(Excerpt provided):
## begin

# Dare no inu desu ka?



## EugP

Moderator note:
Thread branched from here.

I am a little confused in terms of the use of "wa". From what I understand, "wa" is a particle marking the subject of the sentence. I really have 2 questions:

2. When exactly is "wa" used?
I was looking through a few examples, and noticed that "wa" isn't used in all case.
For example:

Dare no inu desu ka? - Whose dog is it?
Dare no enpitsu desu ka? - Whose pencil is it?
Watashi no inu desu - It's my dog

I'm having a hard time understanding why it is not:

Dare no Inu wa desu ka?
Dare no enpitsu wa desu ka?
Watashi no inu wa desu

Is it because they are a question of "belonging"?

I feel like I am missing/ overlooking something. Any help would be greatly appreciated.


----------



## kaito

EugP said:


> From what I understand, "wa" is a particle marking the subject of the sentence.
> I feel like I am missing/ overlooking something.


You're overlooking ga.
Wa is used to mark the topic of a sentence, ga marks the grammatical subject.
[something] wa can be usually "translated" as "as for...[something]"

Also those examples don't mention the topic because it's probably obvious which item they're talking about.


----------



## AnubisMarco

I'll try to explain it (I'm not that good at english, but,,, I'll try)

"Wa" it's a connector that indicates a subjetc... mhhh..

Example:

Kore wa enpitsu desu. (This is a pencil).

and the "no" is another connector, similar or equivalent to "of".

Example:
私の犬です
"Watashi no Inu desu". Would be "It's my dog"

You can express it this way if you want to use the "wa" (If i'm wrong, correct me, please):

この犬は私のです
Kono inu _wa_ watashi no desu. would be "This is my dog".

## end

(Raw data):
## begin

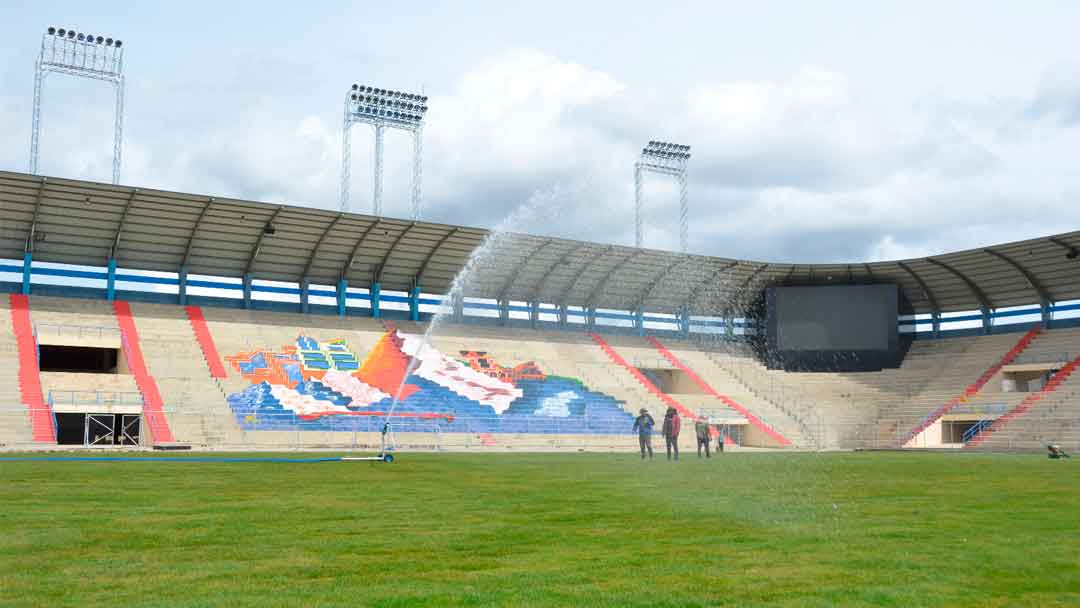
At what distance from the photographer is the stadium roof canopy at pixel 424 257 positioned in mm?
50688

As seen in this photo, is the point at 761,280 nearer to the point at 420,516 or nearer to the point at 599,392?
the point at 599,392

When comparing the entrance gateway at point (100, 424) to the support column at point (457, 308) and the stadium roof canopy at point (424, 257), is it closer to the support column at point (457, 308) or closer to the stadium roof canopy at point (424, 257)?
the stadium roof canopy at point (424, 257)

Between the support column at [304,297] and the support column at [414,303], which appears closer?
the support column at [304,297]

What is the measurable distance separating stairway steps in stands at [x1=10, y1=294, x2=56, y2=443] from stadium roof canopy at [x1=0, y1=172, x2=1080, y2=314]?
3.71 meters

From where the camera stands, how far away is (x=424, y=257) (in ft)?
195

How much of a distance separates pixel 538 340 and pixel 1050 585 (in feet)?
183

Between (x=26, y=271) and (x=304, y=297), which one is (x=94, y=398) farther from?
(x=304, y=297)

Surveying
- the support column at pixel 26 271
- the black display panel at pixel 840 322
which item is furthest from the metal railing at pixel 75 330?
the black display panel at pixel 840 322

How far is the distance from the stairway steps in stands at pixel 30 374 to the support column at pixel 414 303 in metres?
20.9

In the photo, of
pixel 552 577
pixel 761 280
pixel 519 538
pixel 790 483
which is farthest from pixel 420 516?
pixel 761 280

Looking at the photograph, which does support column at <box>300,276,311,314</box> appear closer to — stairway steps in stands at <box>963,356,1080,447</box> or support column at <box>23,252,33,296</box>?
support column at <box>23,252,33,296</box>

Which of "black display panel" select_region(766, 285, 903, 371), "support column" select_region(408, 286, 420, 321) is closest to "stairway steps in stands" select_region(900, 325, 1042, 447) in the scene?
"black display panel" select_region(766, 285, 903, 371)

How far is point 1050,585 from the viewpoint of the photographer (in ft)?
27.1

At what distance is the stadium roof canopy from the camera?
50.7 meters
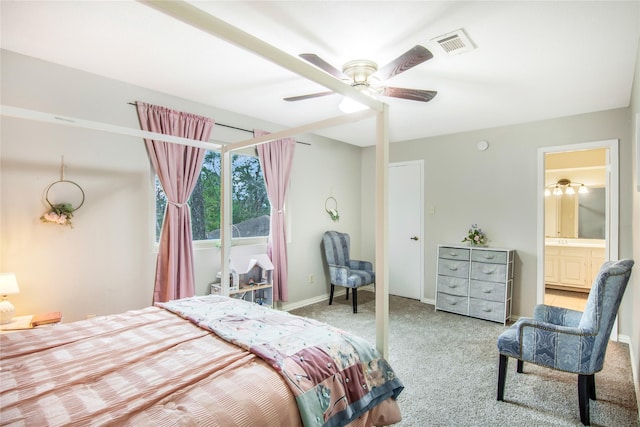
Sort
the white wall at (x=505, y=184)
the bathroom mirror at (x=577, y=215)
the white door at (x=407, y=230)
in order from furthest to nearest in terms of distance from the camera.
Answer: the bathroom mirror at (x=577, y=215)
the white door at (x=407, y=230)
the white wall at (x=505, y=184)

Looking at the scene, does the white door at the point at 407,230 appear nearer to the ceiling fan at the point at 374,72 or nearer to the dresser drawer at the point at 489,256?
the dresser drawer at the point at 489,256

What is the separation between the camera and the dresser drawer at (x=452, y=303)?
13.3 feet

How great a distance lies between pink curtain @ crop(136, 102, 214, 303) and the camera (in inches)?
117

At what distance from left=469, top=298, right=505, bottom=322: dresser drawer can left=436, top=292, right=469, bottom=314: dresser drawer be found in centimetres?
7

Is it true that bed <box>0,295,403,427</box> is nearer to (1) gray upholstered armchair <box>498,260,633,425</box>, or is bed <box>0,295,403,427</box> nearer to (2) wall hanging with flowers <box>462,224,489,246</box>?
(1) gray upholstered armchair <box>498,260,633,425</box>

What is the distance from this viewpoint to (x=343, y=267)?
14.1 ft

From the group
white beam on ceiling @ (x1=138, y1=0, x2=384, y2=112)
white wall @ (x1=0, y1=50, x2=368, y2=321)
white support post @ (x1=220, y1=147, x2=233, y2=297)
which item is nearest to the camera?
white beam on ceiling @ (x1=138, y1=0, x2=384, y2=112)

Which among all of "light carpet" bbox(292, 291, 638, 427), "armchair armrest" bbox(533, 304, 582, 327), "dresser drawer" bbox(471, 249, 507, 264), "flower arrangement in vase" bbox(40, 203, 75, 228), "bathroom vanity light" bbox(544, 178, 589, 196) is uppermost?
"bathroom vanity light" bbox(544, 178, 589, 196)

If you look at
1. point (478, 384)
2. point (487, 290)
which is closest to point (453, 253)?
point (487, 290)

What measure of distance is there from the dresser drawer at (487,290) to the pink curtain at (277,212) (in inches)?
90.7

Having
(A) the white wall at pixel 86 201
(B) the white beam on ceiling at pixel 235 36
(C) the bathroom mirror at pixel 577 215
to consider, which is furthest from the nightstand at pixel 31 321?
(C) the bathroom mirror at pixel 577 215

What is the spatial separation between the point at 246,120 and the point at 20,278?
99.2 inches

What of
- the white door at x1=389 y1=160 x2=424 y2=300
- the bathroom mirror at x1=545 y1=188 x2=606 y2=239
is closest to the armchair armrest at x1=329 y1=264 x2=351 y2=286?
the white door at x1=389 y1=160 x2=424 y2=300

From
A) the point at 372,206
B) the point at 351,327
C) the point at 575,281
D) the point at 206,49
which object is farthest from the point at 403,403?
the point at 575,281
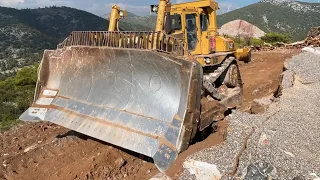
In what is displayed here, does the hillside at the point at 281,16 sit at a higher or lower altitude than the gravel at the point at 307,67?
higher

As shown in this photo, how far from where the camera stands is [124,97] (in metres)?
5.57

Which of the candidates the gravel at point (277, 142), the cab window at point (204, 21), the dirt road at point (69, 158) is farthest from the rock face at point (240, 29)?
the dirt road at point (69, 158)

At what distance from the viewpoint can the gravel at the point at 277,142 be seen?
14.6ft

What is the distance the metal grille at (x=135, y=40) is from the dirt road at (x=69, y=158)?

## end

(Set of tasks):
- A) Reproduce the stretch of the thread about the particle wa from "[something] wa can" through "a subjetc... mhhh..".
- B) In the thread about the particle wa, turn the paragraph beginning "You're overlooking ga" into a short bulleted list that keeps its main points.
The rows have no connection to the thread about the particle wa.

(Responses):
- A)
[something] wa can be usually "translated" as "as for...[something]"

Also those examples don't mention the topic because it's probably obvious which item they're talking about.


----------



## AnubisMarco

I'll try to explain it (I'm not that good at english, but,,, I'll try)

"Wa" it's a connector that indicates a subjetc... mhhh..

- B)
- The asker is overlooking the particle ga.
- Wa marks the topic of a sentence.
- Ga marks the grammatical subject.
- "[something] wa" can usually be rendered as "as for [something]".